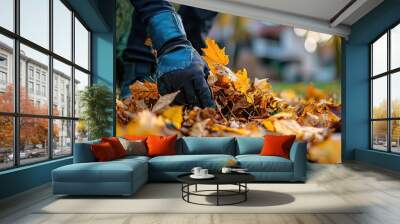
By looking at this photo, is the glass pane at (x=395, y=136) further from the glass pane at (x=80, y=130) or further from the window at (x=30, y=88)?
the window at (x=30, y=88)

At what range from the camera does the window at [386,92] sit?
25.9ft

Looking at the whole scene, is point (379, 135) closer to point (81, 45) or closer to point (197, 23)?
point (197, 23)

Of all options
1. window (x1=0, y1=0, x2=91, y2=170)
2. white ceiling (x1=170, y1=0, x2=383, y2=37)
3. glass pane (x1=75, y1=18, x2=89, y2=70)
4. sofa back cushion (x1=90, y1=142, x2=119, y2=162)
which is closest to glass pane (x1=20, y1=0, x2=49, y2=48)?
window (x1=0, y1=0, x2=91, y2=170)

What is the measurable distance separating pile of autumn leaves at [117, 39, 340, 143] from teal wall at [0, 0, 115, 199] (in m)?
0.63

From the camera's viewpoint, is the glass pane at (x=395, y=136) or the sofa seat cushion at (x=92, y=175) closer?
the sofa seat cushion at (x=92, y=175)

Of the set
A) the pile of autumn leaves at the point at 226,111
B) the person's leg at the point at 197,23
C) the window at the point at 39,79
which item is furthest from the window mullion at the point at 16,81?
the person's leg at the point at 197,23

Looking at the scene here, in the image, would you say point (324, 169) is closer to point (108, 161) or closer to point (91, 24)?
point (108, 161)

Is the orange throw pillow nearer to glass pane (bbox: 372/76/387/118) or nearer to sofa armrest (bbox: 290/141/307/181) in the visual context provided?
sofa armrest (bbox: 290/141/307/181)

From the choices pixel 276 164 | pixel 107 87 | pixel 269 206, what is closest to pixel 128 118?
pixel 107 87

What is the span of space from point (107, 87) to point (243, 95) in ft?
9.73

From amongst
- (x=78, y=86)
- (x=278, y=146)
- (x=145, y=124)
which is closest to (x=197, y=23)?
(x=145, y=124)

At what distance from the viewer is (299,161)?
6031mm

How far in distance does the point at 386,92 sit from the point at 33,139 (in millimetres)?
7009

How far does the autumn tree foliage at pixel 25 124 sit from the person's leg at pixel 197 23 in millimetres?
3667
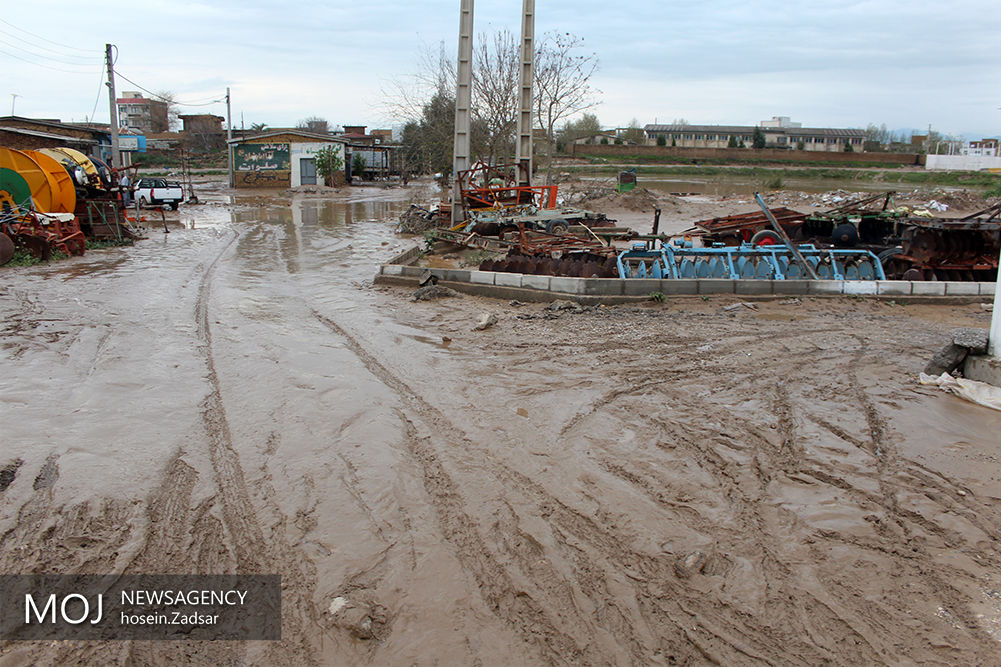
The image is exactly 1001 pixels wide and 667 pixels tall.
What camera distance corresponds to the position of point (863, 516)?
4312mm

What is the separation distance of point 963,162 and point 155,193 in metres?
61.9

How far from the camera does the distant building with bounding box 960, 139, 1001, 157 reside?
2477 inches

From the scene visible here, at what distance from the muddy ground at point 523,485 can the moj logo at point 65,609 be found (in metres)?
0.19

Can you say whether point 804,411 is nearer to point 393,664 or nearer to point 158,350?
point 393,664

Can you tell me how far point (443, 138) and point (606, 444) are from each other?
107ft

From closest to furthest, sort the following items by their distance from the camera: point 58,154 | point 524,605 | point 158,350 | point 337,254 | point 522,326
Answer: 1. point 524,605
2. point 158,350
3. point 522,326
4. point 337,254
5. point 58,154

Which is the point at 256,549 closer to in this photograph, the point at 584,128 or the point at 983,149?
the point at 584,128

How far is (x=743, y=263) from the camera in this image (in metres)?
11.5

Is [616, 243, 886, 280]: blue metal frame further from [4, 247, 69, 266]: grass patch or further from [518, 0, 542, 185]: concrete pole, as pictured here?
[4, 247, 69, 266]: grass patch

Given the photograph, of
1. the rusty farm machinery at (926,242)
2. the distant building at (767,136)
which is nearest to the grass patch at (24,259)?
the rusty farm machinery at (926,242)

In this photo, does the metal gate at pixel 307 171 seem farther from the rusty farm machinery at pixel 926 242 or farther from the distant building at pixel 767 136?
the distant building at pixel 767 136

Set task>
All lines from the one with "Which is the" through the final line above are to be quoted exactly; quote no other line.

Response below>
Which is the point at 256,549 closer to in this photograph, the point at 584,128 or the point at 983,149?
the point at 584,128

How far is (x=743, y=263) from the camera in this image (in metres)?
11.5

Is [616, 243, 886, 280]: blue metal frame further from [4, 247, 69, 266]: grass patch or further from [518, 0, 542, 185]: concrete pole, as pictured here?
[4, 247, 69, 266]: grass patch

Given the photograph, of
1. the rusty farm machinery at (926,242)
2. the distant building at (767,136)
which is nearest to the grass patch at (24,259)?
the rusty farm machinery at (926,242)

In this photo, does the metal gate at pixel 307 171 seem farther from the rusty farm machinery at pixel 926 242 or farther from the distant building at pixel 767 136?
the distant building at pixel 767 136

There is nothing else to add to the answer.